[Start of GIVEN DATA]

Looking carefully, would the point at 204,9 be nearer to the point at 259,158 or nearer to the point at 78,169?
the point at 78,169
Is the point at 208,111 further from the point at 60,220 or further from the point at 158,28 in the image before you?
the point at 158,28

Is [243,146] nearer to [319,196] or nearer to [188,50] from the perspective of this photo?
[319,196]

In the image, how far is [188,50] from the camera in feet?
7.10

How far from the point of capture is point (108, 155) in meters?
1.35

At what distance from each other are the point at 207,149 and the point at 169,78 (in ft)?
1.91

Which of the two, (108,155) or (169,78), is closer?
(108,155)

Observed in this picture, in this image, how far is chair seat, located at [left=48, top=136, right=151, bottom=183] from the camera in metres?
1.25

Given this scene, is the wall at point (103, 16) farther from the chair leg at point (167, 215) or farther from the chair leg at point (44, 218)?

[End of GIVEN DATA]
[Start of GIVEN DATA]

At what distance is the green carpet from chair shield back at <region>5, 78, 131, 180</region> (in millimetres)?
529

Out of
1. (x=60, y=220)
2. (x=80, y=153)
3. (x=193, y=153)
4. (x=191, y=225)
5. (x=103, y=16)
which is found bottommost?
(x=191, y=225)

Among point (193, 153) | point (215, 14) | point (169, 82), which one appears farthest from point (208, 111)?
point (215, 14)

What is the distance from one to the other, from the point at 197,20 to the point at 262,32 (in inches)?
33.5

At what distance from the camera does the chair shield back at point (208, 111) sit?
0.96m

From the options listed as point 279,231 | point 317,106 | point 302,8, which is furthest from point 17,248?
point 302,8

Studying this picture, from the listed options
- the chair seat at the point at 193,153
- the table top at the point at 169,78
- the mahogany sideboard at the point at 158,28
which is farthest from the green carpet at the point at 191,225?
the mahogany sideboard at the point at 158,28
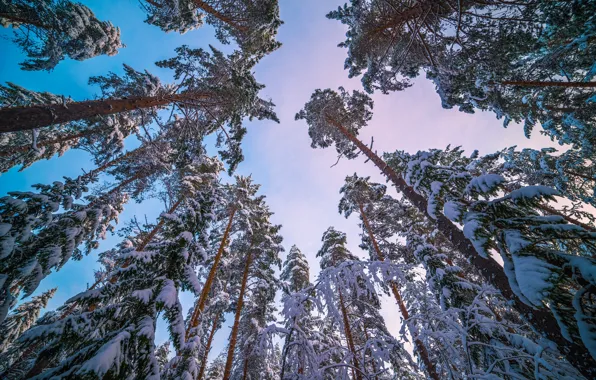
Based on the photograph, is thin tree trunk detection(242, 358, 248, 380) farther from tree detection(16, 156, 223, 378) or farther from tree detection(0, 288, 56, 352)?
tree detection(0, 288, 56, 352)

[End of GIVEN DATA]

SET EXERCISE: Please arrange the lines running from the one containing "In the image, how" through the one containing "Given this scene, is", both included, as a JSON list of strings with one string per line and blank lines left out.

THE SOLUTION:
[
  "In the image, how far is [188,50] from the camera in feet?",
  "7.10",
  "How far from the point of capture is point (108, 155) in meters?",
  "1.35",
  "At what distance from each other are the point at 207,149 and the point at 169,78 (in ft)?",
  "1.91",
  "Which of the two, (108,155) or (169,78), is closer?",
  "(108,155)",
  "Observed in this picture, in this image, how far is chair seat, located at [left=48, top=136, right=151, bottom=183] from the camera in metres?",
  "1.25",
  "Given this scene, is the wall at point (103, 16) farther from the chair leg at point (167, 215) or farther from the chair leg at point (44, 218)?"
]